Passage provided Block Start

AMD Vega 10, Vega 11, Vega 12 and Vega 20 Rumors and Discussion

Discussion in 'Architecture and Products' started by ToTTenTranz, Sep 20, 2016.

  1. CSI PC

    Veteran Newcomer

    Joined:
    Sep 2, 2015
    Messages:
    2,050
    Likes Received:
    844
    Clocks though are currently what give the difference between Fiji and Vega when it comes to compute with the professional models - putting aside the context regarding mixed-precision and FP64 difference.
    Without the 50% peak clock increase they would have very similar theoretical FP32 TFLOPs spec from AMD, I appreciate though it is more complex than this in real world HPC (such as memory) but clocks are pretty fundamental in this case still.
     
  2. Kaotik

    Kaotik Drunk Member
    Legend

    Joined:
    Apr 16, 2003
    Messages:
    8,257
    Likes Received:
    1,947
    Location:
    Finland
    Are they though? Do we actually know anything else about Vega 20 than 4096bit HBM2 memory and 7nm manufacturing process?
     
  3. Digidi

    Newcomer

    Joined:
    Sep 1, 2015
    Messages:
    227
    Likes Received:
    99
    I hope AMD is making a Tech Demo and show the performance of Vega when all features are enabled.
     
  4. lanek

    Veteran

    Joined:
    Mar 7, 2012
    Messages:
    2,469
    Likes Received:
    315
    Location:
    Switzerland
    I dont know if this will tell much to the public ( or us ), as it will certainly only compare with vega. ( meaning comparaison of performance will be really hard to judge on other hardware )
     
  5. Anarchist4000

    Veteran Regular

    Joined:
    May 8, 2004
    Messages:
    1,439
    Likes Received:
    359
    Simply ramping clocks from an improved process I don't consider an architectural improvement. Routing adjustments perhaps, but they could just as easily apply to 14nm. For compute and professional, HBCC and RPM would be the big gains. For graphics DSBR, DX12.1 features, primitive shaders, etc would make a difference. Initial benchmarks did have Vega as an overclocked Fiji, but once the new features are used there is an added benefit.

    I'm not sure we can tell yet, but a simple change to 7nm alone shouldn't change the architecture. Unless an existing feature is somehow fixed or quad packed math is a thing, there doesn't seem to be much added. Even bandwidth with 4 stacks may be in proportion to clock gains from 7nm. Yes that's ignoring any efficiency hit from FP64 that was added. If there are more features coming with Vega 20, nobody has heard anything. Even the old roadmap leaks didn't show anything. I'd think there would have been some rumors or hints at what is coming. Changing cache sizes is all that really comes to mind.

Passage provided Block End

→ List of tasks:
• A. Answer these from the Vega forum thread, giving each answer on its own line:
(i) By what percentage did CSI PC say the peak clock increased between Fiji and Vega?
(ii) Which two facts about Vega 20 did Kaotik say were known?
(iii) What location is listed for lanek?
• B. List the usernames of all the members whose posts appear in the Vega forum thread.

Data shown Block Start

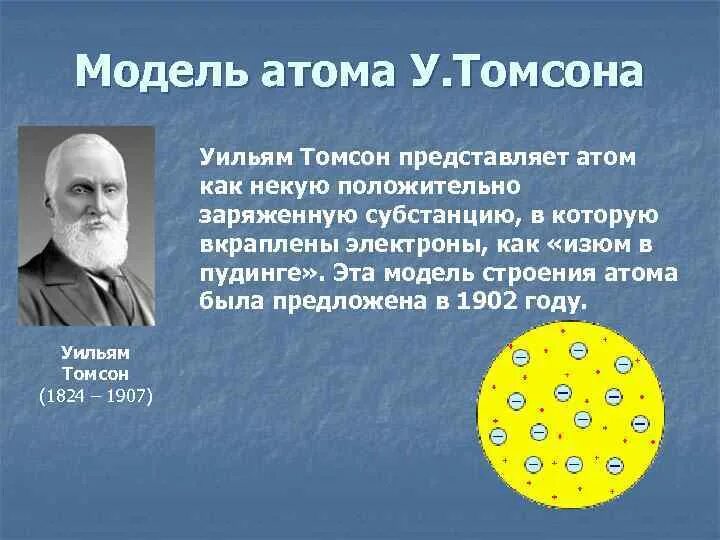 Модель атома У.Томсона

Уильям Томсон представляет атом как некую положительно заряженную субстанцию, в которую вкраплены электроны, как «изюм в пудинге». Эта модель строения атома была предложена в 1902 году.

Уильям Томсон (1824 – 1907)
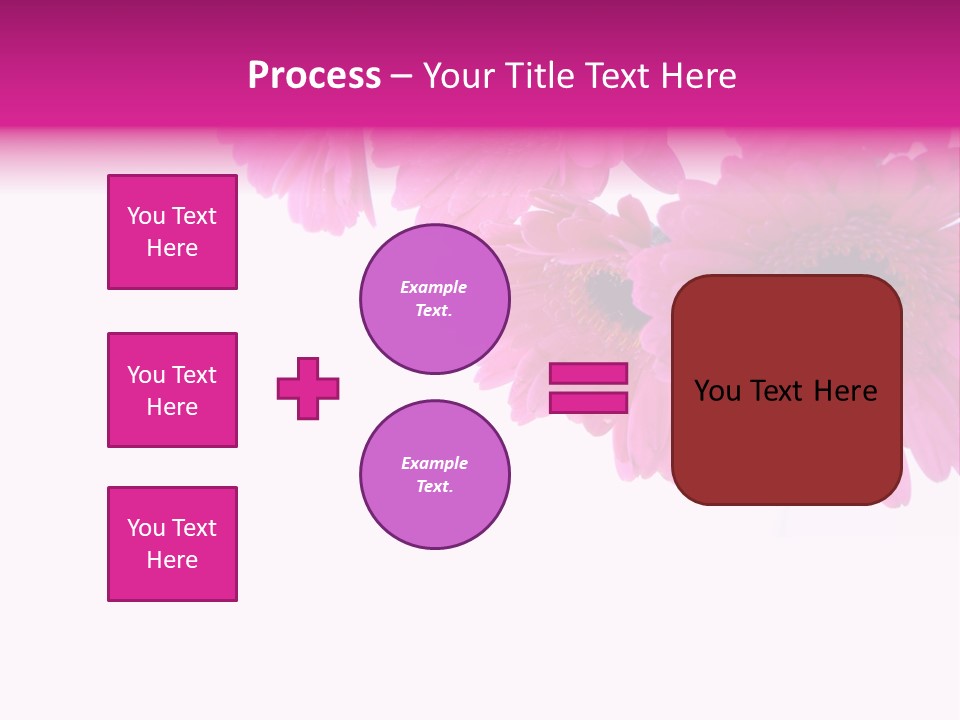 Process – Your Title Text Here

You Text Here

You Text Here

You Text Here

Example Text.

Example Text.

You Text Here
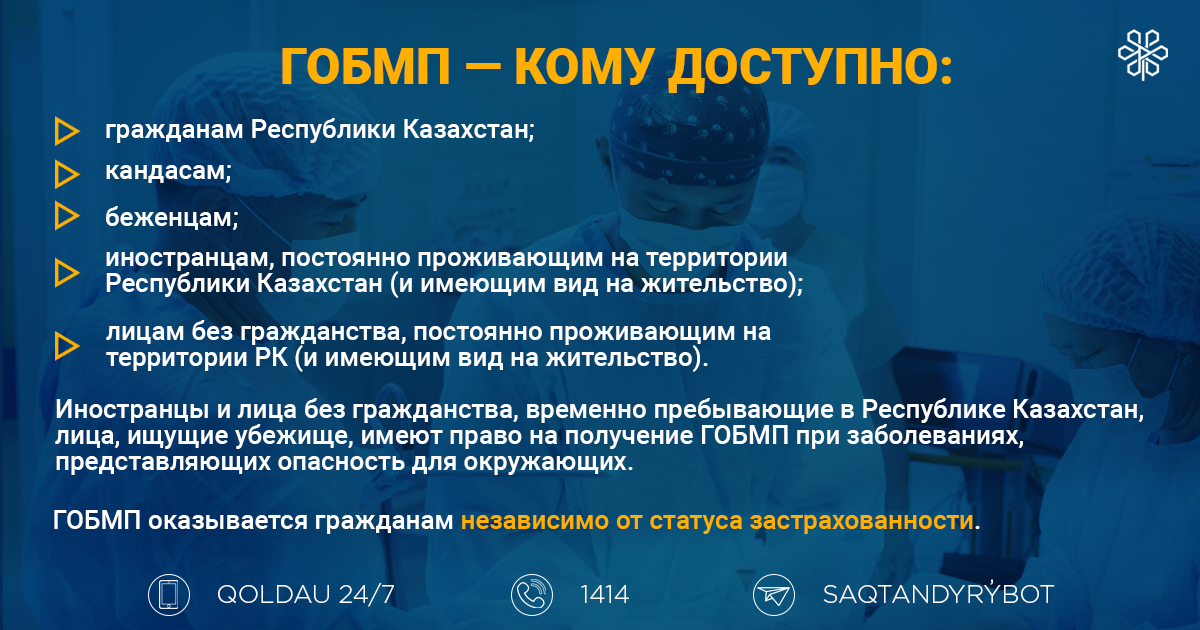 ГОБМП — КОМУ ДОСТУПНО:

гражданам Республики Казахстан;

кандасам;

беженцам;

иностранцам, постоянно проживающим на территории Республики Казахстан (и имеющим вид на жительство);

лицам без гражданства, постоянно проживающим на территории РК (и имеющим вид на жительство).

Иностранцы и лица без гражданства, временно пребывающие в Республике Казахстан, лица, ищущие убежище, имеют право на получение ГОБМП при заболеваниях, представляющих опасность для окружающих.

ГОБМП оказывается гражданам независимо от статуса застрахованности.

QOLDAU 24/7

1414

SAQTANDYRÝBOT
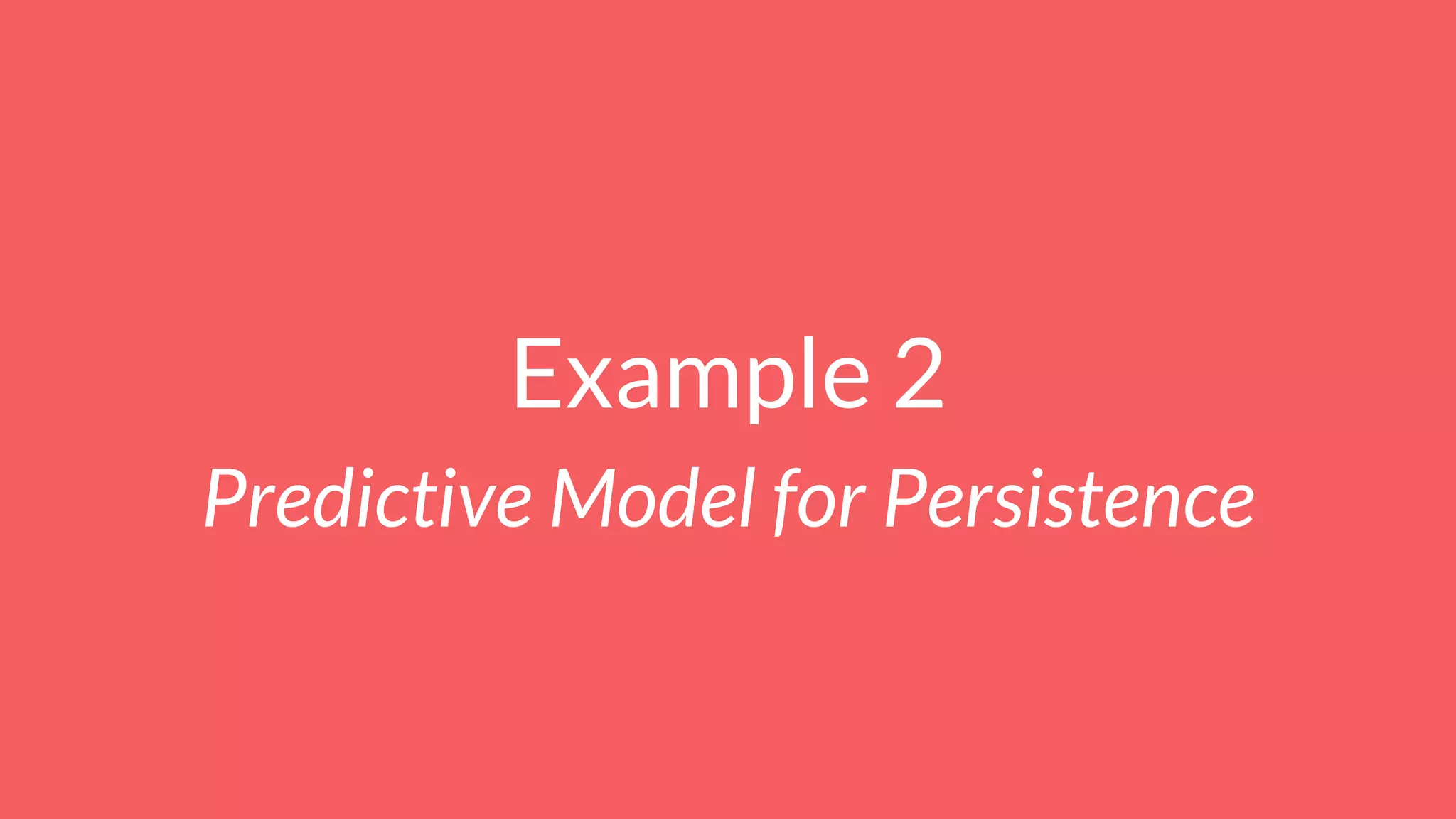 Example 2

Predictive Model for Persistence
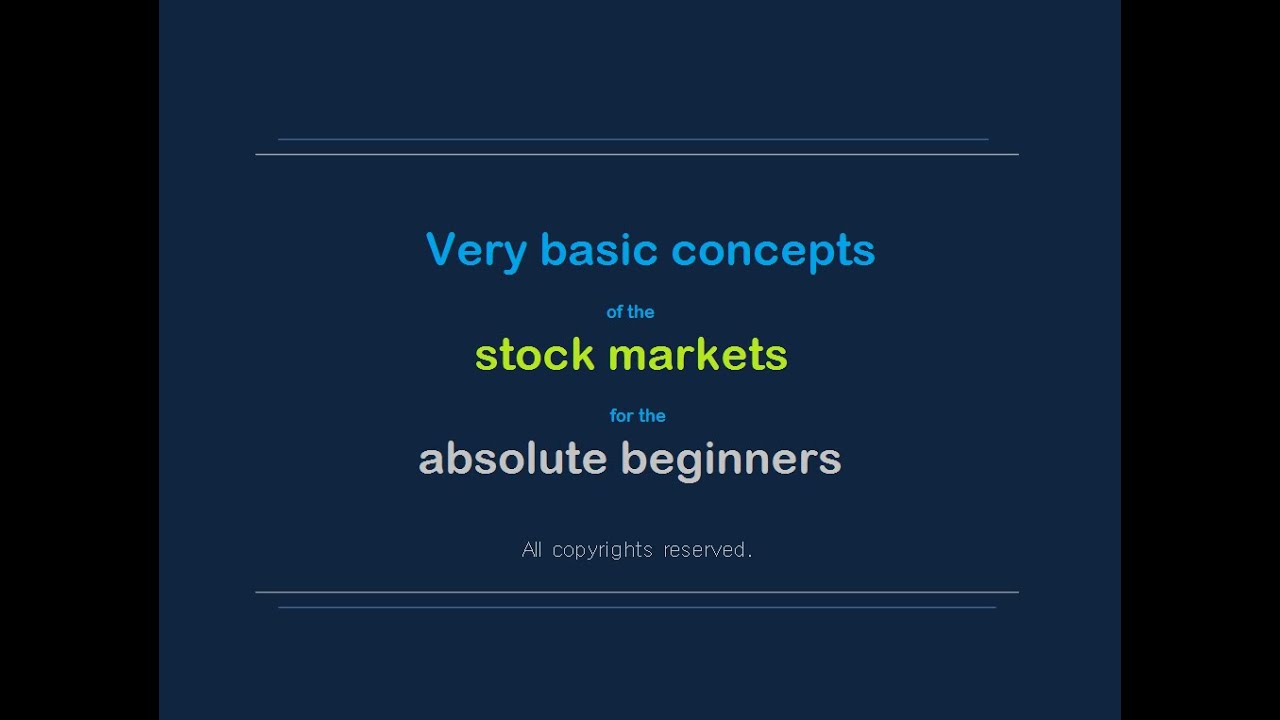 Very basic concepts

of the

stock markets

for the

absolute beginners

All copyrights reserved.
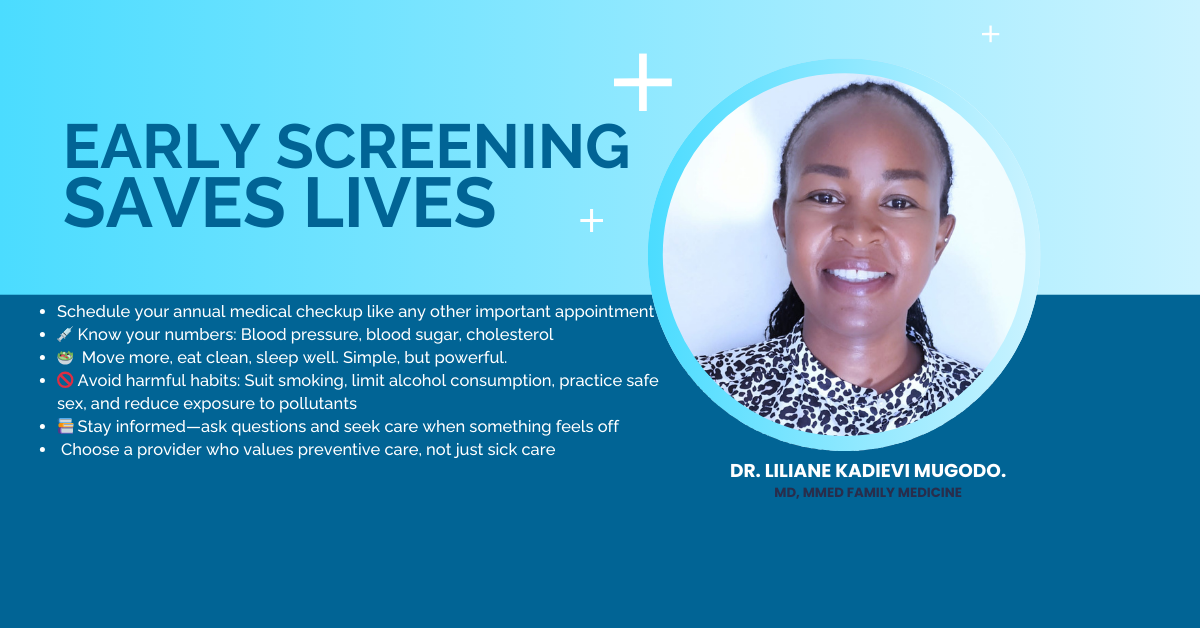 EARLY SCREENING SAVES LIVES

- Schedule your annual medical checkup like any other important appointment
- 💉 Know your numbers: Blood pressure, blood sugar, cholesterol
- 🥗 Move more, eat clean, sleep well. Simple, but powerful.
- 🚫 Avoid harmful habits: Suit smoking, limit alcohol consumption, practice safe sex, and reduce exposure to pollutants
- 📚 Stay informed—ask questions and seek care when something feels off
- Choose a provider who values preventive care, not just sick care

DR. LILIANE KADIEVI MUGODO.
MD, MMED FAMILY MEDICINE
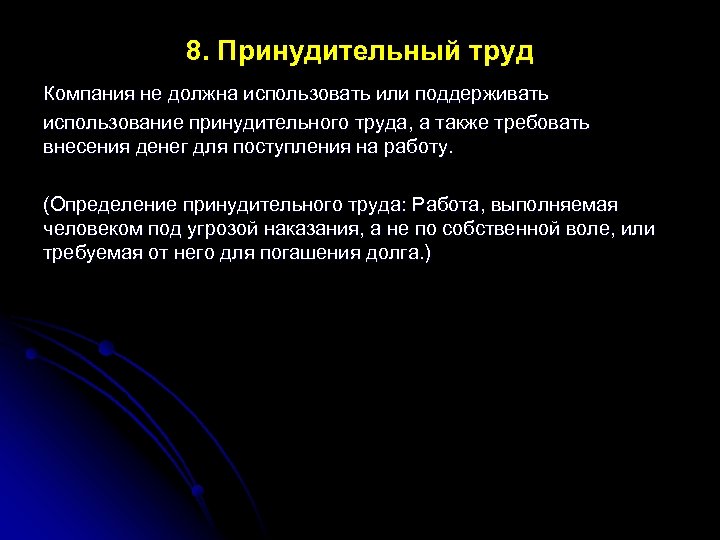 8. Принудительный труд

Компания не должна использовать или поддерживать использование принудительного труда, а также требовать внесения денег для поступления на работу.

(Определение принудительного труда: Работа, выполняемая человеком под угрозой наказания, а не по собственной воле, или требуемая от него для погашения долга.)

Data shown Block End

→ Task answers:
• A.
(i) 50%
(ii) 4096bit HBM2 memory and the 7nm manufacturing process
(iii) Switzerland

• B.
CSI PC
Kaotik
Digidi
lanek
Anarchist4000